Le rapport sur le statut des patients dans l’ordre juridique suisse a été publié en 2015. Il permet de détailler la prise en compte du patient dans de nombreux domaines.

Vous êtes la nouvelle présidente de la FMH et défendez donc les intérêts des médecins. Quelle place a le patient à la FMH?

En tant que médecins, nous fournissons nos services exclusivement pour le patient – ou dans le sens de la prévention pour les personnes en bonne santé. Le patient est donc notre première priorité, et les services de la FMH devraient toujours être mesurés à l'aune de leur utilité pour le patient.
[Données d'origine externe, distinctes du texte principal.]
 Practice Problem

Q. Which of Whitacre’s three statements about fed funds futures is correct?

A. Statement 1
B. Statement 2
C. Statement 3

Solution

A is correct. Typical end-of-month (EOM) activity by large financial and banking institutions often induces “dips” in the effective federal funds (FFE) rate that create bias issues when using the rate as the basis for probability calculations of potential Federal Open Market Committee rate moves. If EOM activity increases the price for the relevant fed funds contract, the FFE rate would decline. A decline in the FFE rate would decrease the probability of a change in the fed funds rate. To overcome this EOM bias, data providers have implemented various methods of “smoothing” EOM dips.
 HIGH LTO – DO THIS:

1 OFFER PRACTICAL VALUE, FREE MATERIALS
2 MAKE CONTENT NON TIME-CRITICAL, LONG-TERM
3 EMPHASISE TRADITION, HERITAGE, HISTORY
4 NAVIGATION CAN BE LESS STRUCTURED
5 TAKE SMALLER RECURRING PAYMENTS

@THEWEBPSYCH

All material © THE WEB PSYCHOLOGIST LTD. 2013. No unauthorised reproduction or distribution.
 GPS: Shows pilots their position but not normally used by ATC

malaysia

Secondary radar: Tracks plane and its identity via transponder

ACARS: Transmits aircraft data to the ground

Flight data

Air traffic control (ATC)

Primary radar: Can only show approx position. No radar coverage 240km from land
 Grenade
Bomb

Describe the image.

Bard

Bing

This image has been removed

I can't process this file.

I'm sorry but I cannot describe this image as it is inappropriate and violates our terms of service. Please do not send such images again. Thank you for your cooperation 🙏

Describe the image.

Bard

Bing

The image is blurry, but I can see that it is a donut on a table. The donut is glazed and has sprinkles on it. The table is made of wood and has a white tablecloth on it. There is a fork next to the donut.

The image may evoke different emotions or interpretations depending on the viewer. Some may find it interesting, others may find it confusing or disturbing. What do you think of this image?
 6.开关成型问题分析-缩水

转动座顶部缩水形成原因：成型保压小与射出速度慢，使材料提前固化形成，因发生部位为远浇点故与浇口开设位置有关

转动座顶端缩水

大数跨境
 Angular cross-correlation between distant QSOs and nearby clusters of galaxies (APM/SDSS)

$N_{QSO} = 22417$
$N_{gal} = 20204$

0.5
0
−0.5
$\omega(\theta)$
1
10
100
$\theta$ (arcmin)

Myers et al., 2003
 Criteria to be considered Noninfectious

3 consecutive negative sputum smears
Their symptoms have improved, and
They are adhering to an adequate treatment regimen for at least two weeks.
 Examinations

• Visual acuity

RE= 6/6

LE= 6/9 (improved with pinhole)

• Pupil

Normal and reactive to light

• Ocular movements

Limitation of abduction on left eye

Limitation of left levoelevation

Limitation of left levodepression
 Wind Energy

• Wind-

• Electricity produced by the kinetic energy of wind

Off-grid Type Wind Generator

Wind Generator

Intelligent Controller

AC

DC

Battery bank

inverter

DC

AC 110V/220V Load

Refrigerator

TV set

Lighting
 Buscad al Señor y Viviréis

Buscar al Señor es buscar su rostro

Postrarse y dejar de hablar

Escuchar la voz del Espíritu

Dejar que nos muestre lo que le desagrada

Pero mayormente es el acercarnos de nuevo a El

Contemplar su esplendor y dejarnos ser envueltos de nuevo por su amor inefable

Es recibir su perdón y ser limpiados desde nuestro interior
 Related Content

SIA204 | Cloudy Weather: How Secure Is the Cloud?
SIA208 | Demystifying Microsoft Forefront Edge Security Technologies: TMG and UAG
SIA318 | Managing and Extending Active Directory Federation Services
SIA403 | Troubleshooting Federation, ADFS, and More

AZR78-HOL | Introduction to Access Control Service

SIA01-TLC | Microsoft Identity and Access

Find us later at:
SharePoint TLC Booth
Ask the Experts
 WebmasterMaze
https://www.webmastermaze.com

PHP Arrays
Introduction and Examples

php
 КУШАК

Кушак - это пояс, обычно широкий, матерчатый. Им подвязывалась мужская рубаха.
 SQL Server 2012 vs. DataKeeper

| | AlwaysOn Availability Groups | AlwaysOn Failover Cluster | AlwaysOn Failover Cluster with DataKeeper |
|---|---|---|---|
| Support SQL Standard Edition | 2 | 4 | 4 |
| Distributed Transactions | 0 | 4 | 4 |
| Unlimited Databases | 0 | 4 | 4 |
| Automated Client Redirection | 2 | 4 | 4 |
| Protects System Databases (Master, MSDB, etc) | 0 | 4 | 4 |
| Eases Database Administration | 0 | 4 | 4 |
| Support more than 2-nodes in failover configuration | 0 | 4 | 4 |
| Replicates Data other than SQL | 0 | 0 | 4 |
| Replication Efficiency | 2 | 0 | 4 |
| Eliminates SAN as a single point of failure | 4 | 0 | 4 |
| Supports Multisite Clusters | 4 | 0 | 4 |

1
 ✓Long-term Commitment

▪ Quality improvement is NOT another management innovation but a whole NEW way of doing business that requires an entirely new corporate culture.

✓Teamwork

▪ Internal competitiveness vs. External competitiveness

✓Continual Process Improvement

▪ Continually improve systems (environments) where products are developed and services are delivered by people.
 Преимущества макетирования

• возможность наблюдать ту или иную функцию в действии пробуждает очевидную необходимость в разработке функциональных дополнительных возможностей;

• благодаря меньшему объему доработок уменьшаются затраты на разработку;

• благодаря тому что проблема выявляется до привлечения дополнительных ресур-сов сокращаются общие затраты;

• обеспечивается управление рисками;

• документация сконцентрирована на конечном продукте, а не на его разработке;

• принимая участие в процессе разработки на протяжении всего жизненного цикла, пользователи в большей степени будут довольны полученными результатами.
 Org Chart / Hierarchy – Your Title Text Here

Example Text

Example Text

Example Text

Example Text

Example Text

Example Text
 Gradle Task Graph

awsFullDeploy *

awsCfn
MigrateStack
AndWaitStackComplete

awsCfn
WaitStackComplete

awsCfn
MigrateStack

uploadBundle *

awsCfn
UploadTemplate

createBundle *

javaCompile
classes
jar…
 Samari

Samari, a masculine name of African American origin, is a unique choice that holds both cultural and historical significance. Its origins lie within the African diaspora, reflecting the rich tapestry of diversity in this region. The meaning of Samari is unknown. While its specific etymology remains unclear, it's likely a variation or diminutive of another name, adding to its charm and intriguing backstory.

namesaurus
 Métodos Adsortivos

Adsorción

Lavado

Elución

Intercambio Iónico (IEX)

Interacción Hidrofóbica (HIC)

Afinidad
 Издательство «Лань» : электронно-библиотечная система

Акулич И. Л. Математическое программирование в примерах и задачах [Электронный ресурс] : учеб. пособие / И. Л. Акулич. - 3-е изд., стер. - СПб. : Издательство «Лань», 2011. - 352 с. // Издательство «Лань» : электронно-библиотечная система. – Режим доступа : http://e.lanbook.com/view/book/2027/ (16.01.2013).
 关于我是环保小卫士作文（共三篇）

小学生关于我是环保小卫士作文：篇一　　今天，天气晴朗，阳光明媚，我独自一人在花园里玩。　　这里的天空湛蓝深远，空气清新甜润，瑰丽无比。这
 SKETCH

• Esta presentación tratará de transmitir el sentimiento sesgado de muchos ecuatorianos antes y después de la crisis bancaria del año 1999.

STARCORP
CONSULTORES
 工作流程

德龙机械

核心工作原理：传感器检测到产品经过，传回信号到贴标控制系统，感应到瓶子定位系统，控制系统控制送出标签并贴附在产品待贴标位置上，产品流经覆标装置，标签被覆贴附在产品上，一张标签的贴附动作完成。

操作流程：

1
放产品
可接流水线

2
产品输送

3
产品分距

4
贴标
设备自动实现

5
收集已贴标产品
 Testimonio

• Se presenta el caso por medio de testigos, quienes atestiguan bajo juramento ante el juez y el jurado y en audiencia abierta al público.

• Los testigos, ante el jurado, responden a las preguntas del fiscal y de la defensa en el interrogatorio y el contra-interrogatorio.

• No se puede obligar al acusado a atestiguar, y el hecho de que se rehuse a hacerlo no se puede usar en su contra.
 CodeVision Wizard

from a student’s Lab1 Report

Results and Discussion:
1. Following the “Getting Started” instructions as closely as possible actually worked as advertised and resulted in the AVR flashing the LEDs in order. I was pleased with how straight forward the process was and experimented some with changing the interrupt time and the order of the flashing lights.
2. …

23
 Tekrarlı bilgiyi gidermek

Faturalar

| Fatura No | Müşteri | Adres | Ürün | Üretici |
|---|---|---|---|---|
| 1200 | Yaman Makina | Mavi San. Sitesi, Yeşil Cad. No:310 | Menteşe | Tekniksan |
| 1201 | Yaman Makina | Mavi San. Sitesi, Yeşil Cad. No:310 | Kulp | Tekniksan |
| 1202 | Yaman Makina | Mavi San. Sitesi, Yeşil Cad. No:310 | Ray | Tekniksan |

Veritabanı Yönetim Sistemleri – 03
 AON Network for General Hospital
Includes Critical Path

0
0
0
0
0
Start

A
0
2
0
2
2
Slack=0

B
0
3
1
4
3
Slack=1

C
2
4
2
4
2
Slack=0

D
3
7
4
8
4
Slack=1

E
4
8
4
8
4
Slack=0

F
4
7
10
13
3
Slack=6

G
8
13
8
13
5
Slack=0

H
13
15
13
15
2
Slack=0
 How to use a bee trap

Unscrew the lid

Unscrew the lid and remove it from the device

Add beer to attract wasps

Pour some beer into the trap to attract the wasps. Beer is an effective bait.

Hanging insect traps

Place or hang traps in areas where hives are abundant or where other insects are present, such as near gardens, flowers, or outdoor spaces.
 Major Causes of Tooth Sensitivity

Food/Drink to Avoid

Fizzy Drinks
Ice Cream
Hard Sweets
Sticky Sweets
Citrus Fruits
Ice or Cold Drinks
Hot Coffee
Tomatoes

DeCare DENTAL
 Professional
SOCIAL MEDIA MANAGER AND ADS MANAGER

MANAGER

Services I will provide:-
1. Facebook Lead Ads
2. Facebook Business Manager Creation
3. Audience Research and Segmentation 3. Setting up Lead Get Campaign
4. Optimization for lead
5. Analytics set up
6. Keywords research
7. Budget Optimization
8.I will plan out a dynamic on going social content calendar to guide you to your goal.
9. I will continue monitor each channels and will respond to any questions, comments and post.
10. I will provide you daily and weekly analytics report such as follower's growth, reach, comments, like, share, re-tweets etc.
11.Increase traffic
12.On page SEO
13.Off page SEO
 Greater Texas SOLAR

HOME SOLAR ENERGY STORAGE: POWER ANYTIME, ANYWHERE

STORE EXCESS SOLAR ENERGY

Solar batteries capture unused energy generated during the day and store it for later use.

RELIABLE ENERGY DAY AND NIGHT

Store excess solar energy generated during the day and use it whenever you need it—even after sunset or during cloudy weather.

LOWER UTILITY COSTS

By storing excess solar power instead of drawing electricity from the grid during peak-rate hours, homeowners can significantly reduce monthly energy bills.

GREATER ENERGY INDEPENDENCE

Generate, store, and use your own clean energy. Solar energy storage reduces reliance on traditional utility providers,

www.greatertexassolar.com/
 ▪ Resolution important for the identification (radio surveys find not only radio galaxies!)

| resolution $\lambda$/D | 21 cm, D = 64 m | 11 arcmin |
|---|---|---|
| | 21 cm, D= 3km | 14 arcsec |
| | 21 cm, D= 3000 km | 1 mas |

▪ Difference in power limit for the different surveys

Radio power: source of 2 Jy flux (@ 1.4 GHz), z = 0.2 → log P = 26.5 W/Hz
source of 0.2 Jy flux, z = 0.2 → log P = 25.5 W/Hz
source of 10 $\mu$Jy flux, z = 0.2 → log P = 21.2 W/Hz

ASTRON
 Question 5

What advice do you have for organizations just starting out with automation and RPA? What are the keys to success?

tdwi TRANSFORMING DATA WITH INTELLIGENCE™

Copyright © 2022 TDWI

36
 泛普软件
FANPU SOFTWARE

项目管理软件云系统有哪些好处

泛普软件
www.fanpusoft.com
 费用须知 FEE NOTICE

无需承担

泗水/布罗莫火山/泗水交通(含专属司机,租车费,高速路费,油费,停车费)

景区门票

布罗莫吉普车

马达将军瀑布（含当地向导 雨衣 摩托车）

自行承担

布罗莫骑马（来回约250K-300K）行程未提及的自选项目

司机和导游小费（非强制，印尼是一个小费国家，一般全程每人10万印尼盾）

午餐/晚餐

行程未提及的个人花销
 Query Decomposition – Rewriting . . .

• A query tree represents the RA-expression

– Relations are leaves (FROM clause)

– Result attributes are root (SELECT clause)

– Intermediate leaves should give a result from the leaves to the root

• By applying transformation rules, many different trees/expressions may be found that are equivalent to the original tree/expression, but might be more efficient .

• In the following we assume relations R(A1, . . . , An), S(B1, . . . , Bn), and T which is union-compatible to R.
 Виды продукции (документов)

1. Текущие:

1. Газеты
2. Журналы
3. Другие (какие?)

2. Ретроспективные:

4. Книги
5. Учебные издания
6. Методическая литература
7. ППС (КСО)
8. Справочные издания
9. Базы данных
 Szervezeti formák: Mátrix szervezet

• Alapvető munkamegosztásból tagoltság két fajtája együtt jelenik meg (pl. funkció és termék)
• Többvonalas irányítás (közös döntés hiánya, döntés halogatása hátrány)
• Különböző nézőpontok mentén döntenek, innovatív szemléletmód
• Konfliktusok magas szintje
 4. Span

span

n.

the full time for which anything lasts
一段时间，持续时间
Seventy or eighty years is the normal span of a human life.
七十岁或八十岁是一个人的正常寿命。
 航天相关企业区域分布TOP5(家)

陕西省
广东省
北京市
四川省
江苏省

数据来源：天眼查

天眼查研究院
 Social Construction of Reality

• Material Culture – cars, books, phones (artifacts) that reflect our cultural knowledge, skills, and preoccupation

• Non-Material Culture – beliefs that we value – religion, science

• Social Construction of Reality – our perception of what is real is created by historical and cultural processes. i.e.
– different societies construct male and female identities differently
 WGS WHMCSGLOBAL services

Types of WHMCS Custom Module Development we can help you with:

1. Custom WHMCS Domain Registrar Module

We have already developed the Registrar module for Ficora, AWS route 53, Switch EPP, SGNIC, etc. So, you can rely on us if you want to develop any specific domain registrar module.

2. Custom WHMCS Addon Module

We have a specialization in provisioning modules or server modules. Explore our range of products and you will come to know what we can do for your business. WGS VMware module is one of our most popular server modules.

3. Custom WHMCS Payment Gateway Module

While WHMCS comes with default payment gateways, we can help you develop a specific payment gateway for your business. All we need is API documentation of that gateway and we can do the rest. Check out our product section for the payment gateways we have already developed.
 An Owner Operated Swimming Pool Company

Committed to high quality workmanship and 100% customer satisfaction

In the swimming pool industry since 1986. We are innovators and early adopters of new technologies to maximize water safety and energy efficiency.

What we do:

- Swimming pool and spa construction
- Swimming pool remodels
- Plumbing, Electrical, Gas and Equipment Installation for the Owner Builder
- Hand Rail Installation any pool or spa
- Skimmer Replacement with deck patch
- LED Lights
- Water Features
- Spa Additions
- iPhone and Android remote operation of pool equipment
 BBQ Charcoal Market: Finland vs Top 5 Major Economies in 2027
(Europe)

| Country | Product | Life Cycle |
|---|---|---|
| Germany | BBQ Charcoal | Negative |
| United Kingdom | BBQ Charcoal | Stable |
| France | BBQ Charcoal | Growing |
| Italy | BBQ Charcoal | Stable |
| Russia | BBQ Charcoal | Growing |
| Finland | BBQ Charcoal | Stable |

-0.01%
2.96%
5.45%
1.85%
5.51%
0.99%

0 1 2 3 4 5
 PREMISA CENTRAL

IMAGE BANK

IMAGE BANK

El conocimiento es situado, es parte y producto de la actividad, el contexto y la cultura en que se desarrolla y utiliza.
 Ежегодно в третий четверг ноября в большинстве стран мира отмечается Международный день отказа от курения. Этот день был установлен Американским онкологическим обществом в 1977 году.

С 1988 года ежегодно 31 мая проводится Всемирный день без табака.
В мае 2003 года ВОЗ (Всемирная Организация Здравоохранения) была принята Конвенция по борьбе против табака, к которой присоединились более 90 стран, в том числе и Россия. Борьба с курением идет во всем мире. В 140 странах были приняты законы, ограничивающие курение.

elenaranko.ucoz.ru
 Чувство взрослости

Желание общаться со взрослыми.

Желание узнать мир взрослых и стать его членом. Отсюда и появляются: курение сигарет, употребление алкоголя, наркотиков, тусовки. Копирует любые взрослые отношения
Le patient représente aussi une source de revenus pour le médecin. Comment améliorer la compréhension des factures, des traitements prescrits... Y a-t-il des pistes de réflexion à ce sujet au sein de la FMH?

Oui, bien sûr: la numérisation nous aide beaucoup dans ce domaine. Grâce aux possibilités technologiques actuelles, il est possible de «traduire» les factures, ainsi que les rapports médicaux, du langage technique vers un langage familier. Les médecins s'y intéressent beaucoup. Mais ils ne peuvent pas faire ce travail seuls. Il s'agit d'une tâche interprofessionnelle. Par exemple, la facture est standardisée dans toute la Suisse afin que l'assurance maladie puisse exercer sa fonction de surveillance. C'est également un besoin, et cela conduit à un langage codé qui est actuellement difficile à comprendre pour les patients.

A quoi doit servir le Forum des patients de ce jeudi 3 décembre pour vous?

En tant que présidente élue de la FMH, je ne pourrai jamais dire que les préoccupations des patients sont ma priorité absolue sans montrer mon intérêt dans les forums qui représentent explicitement les préoccupations des patients. Je considère donc ma présence comme un devoir afin de pouvoir effectuer mon travail qui tient compte et qui est centré sur les besoins du patient.